Contributed by Rishav Dutta, Machine Learning Engineer here at Sofy. Rishav is a Computer Engineering graduate with a focus on Machine Learning and AI. He believes the next level of human potential will be unlocked using these technologies.
Automatic Test Case Generation is the process of identifying and creating test cases for an application without the need for any human intervention. This can refer to both visual testing (app visuals) and functional testing (app behavior). For example, an automated test case generator may take in a design document as an input, and output test cases to validate if corresponding components of the application have the appropriate design, or take in written test cases and create the necessary automated steps for the application.
As the platform would be able to learn from different iterations and builds of the app, Automatic Test Case Generation would allow for robust app testing without the need for user input. Furthermore, by learning from related apps, an automatic test case generation platform can suggest test cases that can be extended from other apps to improve and hold apps to a higher standard.
Test case generation is not a simple task. Generic solutions would need to be intelligent enough to adapt test cases for a variety of different applications and functions. Current attempts use a variety of techniques to attempt to solve this problem. These include harnessing machine learning to learn pathways through the app, code automation analysis to try and use automation to create test cases, and tracking user pathways to learn and identify tasks.
Automatic test cases can be either rigid in that they are unit tests that are required to pass before each release or fluid, informative test cases that inform the developers about the experiences of the user base. The generation of such test cases needs to be complex enough to satisfy the requirements of any team developing applications.
Automatic test case generation is currently in its infancy. Some research has been done using NLP (Natural Language Processing) methods to take structured sentences and create test cases (Wang et al 2020). These NLP-based methods take an input from a test case document that contains a list of tests and uses language analysis to extract the steps into a form that is programmatically understandable.
An example of this is open app and then select the first item from a list, which can be converted into programmatic app.open() and “list.select(item)”. This method is interesting because it allows users to employ their language to write test cases and provides flexibility for different writing types.
Currently, an amount of software exists that takes no-code automation to try and identify elements of the application, through which some tests are generated as a response to user input.
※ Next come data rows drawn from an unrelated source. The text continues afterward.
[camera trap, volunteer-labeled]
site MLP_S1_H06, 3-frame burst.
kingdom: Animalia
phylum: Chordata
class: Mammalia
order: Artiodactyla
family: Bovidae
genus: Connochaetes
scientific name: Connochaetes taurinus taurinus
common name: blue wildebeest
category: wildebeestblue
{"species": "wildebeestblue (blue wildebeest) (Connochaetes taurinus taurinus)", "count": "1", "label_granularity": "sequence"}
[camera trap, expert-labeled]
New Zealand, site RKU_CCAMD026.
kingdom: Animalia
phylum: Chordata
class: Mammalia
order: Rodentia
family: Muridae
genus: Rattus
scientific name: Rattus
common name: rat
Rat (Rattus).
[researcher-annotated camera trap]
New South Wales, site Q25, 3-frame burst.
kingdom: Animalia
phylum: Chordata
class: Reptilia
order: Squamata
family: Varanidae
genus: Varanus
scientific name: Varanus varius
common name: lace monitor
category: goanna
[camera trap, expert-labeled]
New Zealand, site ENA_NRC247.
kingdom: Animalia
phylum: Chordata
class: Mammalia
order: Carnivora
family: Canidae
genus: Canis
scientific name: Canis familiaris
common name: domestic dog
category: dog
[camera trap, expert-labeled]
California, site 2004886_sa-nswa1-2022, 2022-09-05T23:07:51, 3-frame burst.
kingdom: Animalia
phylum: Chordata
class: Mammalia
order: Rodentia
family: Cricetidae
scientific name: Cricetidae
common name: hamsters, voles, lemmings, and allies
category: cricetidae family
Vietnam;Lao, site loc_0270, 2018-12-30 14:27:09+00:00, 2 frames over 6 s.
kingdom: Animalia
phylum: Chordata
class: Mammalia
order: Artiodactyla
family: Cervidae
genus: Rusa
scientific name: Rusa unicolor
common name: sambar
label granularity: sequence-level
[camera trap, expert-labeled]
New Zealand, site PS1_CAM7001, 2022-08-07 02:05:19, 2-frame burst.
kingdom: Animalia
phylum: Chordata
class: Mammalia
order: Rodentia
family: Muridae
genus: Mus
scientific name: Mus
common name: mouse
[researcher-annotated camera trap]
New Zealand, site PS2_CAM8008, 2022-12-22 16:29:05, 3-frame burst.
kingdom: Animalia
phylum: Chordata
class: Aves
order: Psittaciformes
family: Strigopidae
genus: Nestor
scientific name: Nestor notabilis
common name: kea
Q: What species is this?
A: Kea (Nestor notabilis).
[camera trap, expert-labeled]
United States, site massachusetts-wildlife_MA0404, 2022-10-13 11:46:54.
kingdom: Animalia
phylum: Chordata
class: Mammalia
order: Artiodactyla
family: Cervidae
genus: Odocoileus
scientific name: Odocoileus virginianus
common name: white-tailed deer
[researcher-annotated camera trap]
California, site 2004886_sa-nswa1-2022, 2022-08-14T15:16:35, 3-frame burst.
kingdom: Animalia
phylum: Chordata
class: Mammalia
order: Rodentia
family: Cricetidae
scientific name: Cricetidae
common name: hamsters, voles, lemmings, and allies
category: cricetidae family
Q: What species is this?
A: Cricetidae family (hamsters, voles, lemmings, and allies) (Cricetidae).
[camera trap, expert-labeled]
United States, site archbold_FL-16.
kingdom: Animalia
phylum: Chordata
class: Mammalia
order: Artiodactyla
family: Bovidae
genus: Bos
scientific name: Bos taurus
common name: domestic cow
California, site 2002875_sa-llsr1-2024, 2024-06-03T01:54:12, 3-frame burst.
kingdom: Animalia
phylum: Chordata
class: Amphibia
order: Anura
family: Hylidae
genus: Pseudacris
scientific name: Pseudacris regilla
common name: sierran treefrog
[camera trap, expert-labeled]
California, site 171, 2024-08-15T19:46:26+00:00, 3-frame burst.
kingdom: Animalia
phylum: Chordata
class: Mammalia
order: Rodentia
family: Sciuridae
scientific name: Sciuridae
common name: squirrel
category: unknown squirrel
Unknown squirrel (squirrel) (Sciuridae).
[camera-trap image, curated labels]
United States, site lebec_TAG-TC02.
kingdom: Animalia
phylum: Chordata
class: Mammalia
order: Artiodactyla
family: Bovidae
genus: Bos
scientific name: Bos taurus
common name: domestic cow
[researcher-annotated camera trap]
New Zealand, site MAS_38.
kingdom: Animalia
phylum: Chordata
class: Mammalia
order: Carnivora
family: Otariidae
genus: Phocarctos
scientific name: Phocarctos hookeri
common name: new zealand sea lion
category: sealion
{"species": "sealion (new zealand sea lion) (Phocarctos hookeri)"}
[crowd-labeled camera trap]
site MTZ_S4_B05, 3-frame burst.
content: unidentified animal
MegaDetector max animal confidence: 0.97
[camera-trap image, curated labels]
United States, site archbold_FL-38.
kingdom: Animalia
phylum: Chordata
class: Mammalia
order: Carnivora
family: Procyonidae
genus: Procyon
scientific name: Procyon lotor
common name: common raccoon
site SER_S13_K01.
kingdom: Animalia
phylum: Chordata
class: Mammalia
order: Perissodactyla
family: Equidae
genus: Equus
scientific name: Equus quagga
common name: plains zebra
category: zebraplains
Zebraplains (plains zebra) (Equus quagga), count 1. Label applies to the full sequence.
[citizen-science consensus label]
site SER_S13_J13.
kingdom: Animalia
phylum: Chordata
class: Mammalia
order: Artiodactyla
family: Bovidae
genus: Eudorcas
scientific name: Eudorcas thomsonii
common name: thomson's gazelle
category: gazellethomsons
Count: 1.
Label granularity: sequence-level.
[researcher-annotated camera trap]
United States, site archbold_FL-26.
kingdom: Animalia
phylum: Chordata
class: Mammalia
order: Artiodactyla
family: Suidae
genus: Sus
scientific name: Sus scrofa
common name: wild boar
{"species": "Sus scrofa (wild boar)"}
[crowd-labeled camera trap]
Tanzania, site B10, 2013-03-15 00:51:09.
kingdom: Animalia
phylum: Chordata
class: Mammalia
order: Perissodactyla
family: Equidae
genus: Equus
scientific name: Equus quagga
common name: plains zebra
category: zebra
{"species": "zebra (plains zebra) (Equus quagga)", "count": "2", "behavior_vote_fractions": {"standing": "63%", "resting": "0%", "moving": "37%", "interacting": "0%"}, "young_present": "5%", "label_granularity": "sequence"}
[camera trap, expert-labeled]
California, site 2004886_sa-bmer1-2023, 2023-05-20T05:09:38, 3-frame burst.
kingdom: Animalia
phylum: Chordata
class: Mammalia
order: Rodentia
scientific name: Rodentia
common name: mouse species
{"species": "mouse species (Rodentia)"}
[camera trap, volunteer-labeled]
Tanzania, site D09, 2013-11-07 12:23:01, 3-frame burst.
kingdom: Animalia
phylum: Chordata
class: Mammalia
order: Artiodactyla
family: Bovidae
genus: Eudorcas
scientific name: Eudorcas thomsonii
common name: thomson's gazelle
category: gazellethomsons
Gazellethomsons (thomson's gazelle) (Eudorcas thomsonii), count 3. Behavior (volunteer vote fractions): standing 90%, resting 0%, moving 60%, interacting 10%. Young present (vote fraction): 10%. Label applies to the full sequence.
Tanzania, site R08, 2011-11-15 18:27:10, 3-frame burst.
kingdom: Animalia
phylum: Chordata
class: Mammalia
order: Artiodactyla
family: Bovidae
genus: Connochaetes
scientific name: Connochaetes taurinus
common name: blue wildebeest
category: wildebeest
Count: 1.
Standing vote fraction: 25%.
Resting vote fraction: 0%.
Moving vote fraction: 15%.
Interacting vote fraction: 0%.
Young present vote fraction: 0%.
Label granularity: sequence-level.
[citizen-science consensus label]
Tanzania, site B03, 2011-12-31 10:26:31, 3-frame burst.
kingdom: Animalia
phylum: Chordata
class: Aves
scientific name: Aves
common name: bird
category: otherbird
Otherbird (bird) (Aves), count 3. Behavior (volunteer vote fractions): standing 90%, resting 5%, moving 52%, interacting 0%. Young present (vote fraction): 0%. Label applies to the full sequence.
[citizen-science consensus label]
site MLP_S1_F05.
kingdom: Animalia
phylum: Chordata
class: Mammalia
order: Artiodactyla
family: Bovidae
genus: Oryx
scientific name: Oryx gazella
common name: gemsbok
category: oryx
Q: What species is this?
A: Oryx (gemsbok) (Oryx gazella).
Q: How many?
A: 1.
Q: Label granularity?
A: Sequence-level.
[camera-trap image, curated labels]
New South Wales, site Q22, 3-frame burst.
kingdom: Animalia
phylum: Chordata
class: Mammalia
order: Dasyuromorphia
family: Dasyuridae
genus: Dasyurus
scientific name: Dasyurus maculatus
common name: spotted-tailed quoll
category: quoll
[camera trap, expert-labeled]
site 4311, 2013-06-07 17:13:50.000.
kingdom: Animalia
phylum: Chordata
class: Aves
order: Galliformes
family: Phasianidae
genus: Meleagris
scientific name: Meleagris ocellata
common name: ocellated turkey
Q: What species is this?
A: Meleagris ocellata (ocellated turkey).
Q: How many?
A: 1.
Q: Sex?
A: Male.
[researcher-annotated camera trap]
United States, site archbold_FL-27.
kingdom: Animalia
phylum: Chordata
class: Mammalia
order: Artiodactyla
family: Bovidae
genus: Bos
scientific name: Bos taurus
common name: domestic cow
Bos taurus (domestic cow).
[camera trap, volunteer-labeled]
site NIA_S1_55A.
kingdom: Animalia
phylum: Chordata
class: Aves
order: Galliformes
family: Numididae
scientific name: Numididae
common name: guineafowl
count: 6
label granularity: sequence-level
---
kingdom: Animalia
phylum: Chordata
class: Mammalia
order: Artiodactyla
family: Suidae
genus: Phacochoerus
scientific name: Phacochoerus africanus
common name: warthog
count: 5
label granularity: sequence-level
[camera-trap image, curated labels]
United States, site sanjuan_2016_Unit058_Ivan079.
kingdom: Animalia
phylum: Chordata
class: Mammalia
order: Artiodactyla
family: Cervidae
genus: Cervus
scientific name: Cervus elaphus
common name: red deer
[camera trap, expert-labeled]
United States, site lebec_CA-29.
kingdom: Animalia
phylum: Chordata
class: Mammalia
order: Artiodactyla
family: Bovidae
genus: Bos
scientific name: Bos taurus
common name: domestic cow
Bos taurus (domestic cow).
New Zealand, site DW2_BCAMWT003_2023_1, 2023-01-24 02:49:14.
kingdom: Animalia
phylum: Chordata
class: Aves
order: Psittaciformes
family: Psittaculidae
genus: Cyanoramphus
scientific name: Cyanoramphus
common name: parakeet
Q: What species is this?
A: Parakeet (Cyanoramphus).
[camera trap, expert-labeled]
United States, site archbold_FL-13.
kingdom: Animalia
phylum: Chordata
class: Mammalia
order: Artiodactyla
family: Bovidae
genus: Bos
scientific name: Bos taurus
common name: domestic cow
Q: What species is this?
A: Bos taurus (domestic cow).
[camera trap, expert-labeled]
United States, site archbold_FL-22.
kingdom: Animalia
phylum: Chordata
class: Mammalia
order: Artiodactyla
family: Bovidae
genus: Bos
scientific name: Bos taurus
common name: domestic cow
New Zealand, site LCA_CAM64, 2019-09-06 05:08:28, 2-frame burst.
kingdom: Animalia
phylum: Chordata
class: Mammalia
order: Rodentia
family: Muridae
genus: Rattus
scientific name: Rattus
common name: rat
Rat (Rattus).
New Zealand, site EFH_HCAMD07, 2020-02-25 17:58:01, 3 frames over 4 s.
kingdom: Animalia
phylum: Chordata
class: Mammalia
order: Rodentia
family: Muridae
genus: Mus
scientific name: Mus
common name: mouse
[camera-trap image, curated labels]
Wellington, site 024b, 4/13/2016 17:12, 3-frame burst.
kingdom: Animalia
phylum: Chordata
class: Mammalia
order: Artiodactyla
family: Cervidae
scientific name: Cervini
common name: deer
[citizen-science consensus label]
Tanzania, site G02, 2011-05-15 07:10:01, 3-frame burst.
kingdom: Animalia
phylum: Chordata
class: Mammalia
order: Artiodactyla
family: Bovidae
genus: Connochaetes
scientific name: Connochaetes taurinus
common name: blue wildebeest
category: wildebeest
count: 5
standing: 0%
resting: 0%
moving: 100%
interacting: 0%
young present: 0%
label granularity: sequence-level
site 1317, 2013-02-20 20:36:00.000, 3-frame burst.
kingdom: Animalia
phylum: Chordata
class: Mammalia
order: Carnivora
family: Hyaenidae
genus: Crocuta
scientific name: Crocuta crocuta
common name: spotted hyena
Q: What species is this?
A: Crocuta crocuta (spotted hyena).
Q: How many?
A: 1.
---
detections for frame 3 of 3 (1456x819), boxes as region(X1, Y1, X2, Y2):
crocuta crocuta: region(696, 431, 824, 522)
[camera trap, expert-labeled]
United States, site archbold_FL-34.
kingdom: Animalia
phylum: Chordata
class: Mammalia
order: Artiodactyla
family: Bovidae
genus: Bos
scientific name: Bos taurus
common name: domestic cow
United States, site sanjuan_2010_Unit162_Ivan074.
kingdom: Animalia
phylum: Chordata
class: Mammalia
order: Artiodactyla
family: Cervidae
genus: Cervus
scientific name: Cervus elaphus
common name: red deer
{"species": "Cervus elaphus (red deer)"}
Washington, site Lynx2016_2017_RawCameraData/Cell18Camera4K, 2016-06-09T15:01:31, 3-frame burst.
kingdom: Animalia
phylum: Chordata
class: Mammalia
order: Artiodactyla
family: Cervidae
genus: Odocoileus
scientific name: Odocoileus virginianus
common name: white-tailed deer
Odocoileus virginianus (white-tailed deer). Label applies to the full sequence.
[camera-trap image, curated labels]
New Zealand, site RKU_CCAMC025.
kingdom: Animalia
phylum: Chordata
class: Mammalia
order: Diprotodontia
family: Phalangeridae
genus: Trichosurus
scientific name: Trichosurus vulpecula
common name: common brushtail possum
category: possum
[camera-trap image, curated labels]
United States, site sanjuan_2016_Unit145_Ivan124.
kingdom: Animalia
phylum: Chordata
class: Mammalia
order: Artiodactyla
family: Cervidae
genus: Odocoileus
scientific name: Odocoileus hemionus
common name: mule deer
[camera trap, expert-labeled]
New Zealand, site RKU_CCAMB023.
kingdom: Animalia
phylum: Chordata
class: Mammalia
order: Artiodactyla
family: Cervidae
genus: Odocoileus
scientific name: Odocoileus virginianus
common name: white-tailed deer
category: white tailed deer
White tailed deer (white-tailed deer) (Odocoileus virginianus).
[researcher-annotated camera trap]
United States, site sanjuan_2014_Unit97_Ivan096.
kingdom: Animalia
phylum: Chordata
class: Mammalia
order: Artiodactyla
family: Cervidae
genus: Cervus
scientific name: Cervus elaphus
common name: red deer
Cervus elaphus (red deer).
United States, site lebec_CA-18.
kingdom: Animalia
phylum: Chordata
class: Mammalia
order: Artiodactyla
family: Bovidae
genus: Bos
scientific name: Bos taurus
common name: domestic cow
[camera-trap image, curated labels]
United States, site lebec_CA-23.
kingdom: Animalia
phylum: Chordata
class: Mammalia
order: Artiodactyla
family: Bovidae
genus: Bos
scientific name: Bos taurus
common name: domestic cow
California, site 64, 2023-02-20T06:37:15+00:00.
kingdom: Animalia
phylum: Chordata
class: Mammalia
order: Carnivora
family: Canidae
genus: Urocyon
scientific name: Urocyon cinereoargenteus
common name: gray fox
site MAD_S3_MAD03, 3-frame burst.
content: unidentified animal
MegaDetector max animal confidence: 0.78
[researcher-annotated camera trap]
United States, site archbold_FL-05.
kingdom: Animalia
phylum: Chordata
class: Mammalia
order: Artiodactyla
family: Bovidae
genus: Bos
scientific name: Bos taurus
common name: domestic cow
Other methods include using current user behavior to estimate impacts of changes (Silva et al 2018).
These kind of user behaviors include user behavior on the app, data analytics from app usage, and build status of the apps to generate test suits for user testing. While this is an interesting approach, there are many drawbacks to this solution, as it requires onsite data analytics tracking for this process to work the best. Many of these methods are still in development and hence are not fully flushed out public products quite yet. However, the field is clearly improving.
Sofy approaches this problem through ML and AI to generate context-based pathways in an application. By generating contexts, Sofy can learn certain flows and apply them to different applications of the same type. For example, the act of adding an item to a cart is similar among different retail apps.
The first step is to search for a product, the second step is to click on the product page, and the third is to add that product to your cart. The final step is to verify the item was added to the cart. This flow can be applied to the apps of major US retailers like Amazon, Target, and Walmart. Where they differ is in slight variations in visual context clues.
These differences can be insignificant, but by harnessing machine learning, Sofy can start to identify the items if they follow the same basic pattern. The Target app might have a red button saying, “ship it” or Amazon might have a button that says, “add to cart” but the context is, ‘the user is attempting to add the item to a cart’. By identifying context clues like the “add to cart” button having text related to those words, or an icon conveying that information, Sofy can infer and create the test case without the need for any extra user input. Sofy for UX works in tandem with this by allowing Sofy to identify visuals to use for context for specific applications and sites.
Furthermore, Sofy can track app users, identify the most popular pathways, and create automatic test cases to verify that popular pathways are stable between releases. This is to validate that the user experience is not damaged by different builds in a constantly changing dynamic environment.
For example, if users follow a certain pathway through an app, Sofy keeps track of dynamic path changes between builds and verifies that the path changes do not significantly impact the user experience. Sofy treats these new pathways as test cases, automatically validates that these test cases pass and reports them as “user experience tests”. This provides information about how many users would be impacted by certain builds and changes.
By automatically creating test cases, Sofy identifies the most important parts of an application and provides information about different builds to users quickly and efficiently. Sofy, in effect, becomes a powerful testing assistant, creating reports, monitoring app usage, and verifying that customer experience is maintained, all without the need for a huge team of testers.
Sofy integrates with powerful DevOps tools to ensure that builds are created without regressions, and sends reports to the appropriate locations so that people can speed up release and testing. Sofy empowers you to create proper applications without the need for an extensive set of tools or additional personnel.
In conclusion, automatic test case generation increases the power of testers and allows you to avoid what would otherwise be the necessity of hiring more test engineers. Applications will offer better user experiences, better functional performance, and better visual design because Sofy will monitor the apps through intelligent test case creation.